Information supplied:
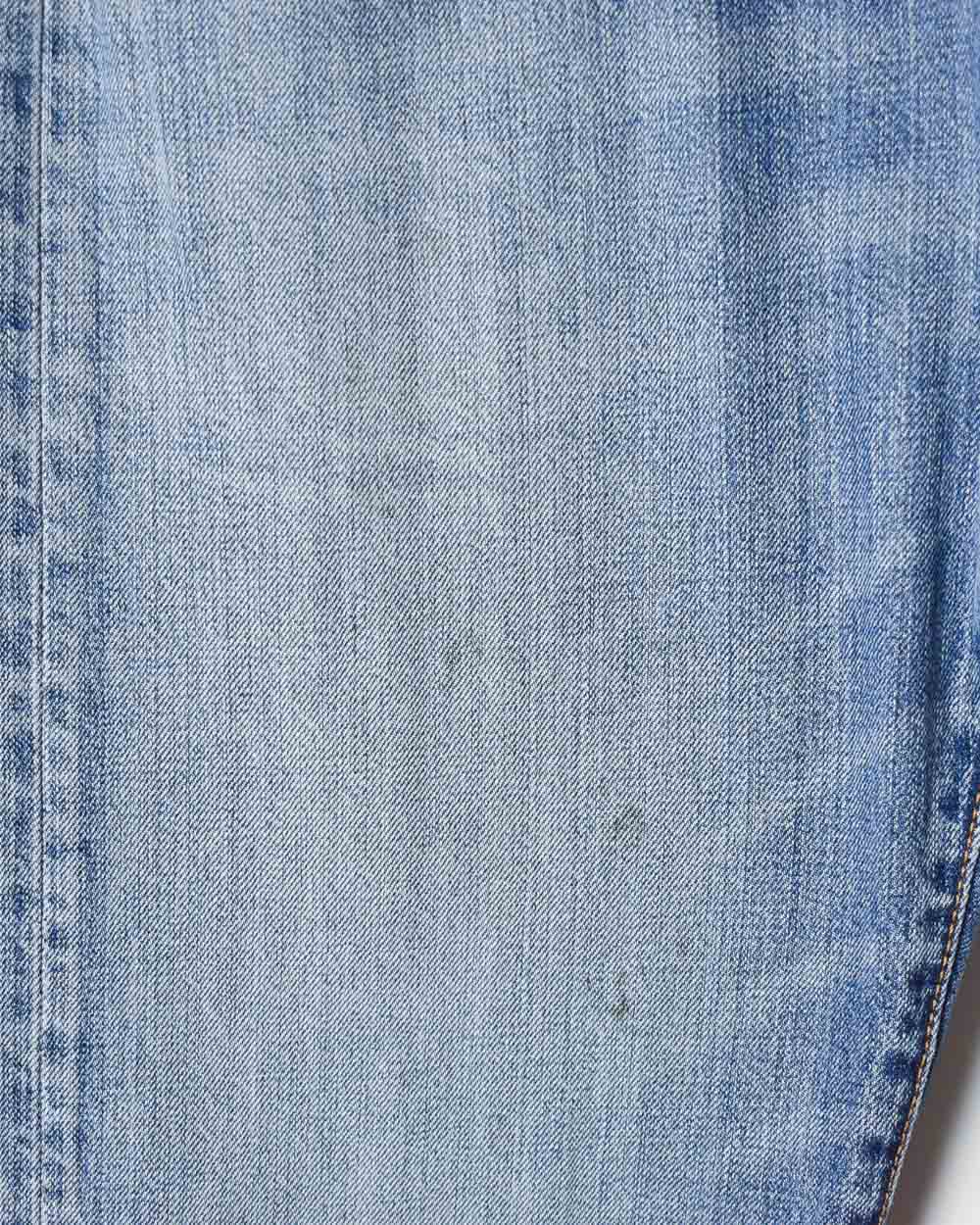 Blue Levi's 501 Jeans - W33 L33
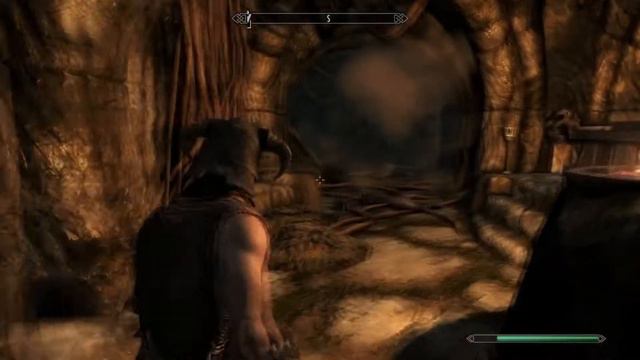 The Elder Scrolls V Skyrim Серия 2-Ветрений пик смотреть онлайн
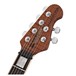 Music Man BFR Mariposa HH, Trans Black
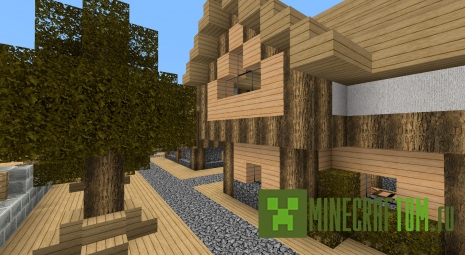 Текстуры Life HD (Жизнь в HD) версии 1.8 Майнкрафт Текстуры Life HD (Жизнь в HD) версии 1.8 Майнкрафт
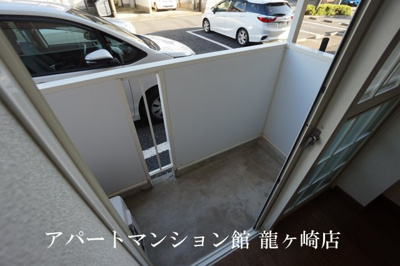 【バルコニー】 | クローバーヒル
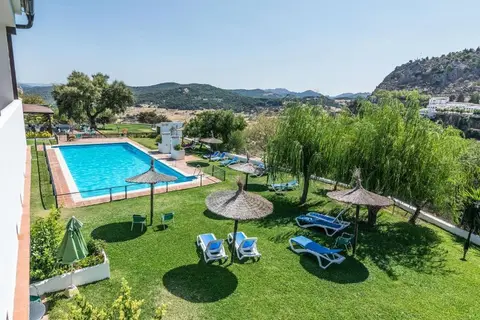 Hotel Villa de Grazalema in Grazalema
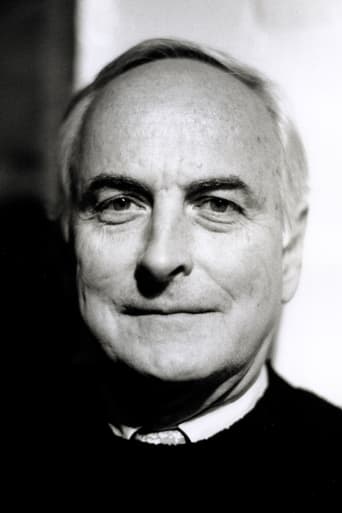 Portrait of James Ivory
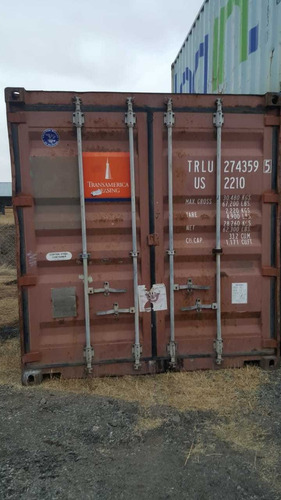 Contenedores Maritimos Containers Usados 20/40 Neuquen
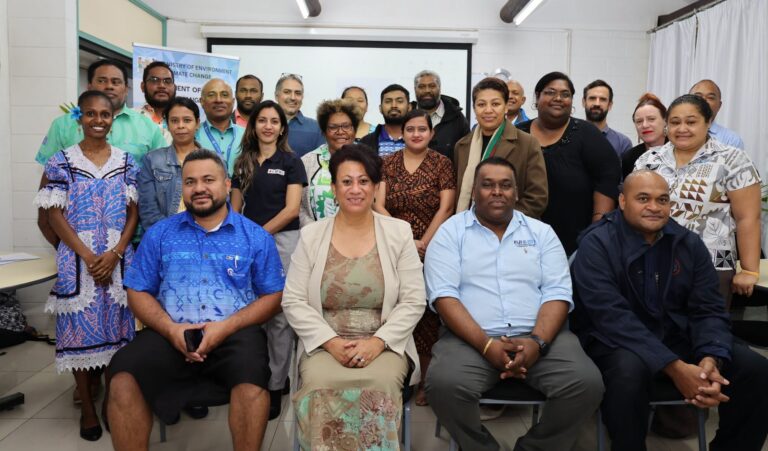 Fiji Advances National Effort to Strengthen Early Warning Systems Against Climate Change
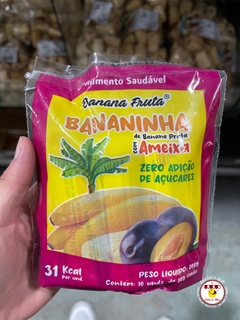 Bananinha Zero - loja online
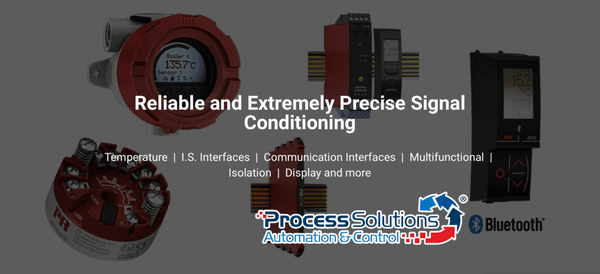 Reliable and Extremely Precise Signal Conditioning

Action item: Return all records verbatim and drop the pictures.

Answer space:
 Blue Levi's 501 Jeans - W33 L33
 The Elder Scrolls V Skyrim Серия 2-Ветрений пик смотреть онлайн
 Music Man BFR Mariposa HH, Trans Black
 Текстуры Life HD (Жизнь в HD) версии 1.8 Майнкрафт Текстуры Life HD (Жизнь в HD) версии 1.8 Майнкрафт
 【バルコニー】 | クローバーヒル
 Hotel Villa de Grazalema in Grazalema
 Portrait of James Ivory
 Contenedores Maritimos Containers Usados 20/40 Neuquen
 Fiji Advances National Effort to Strengthen Early Warning Systems Against Climate Change
 Bananinha Zero - loja online
 Reliable and Extremely Precise Signal Conditioning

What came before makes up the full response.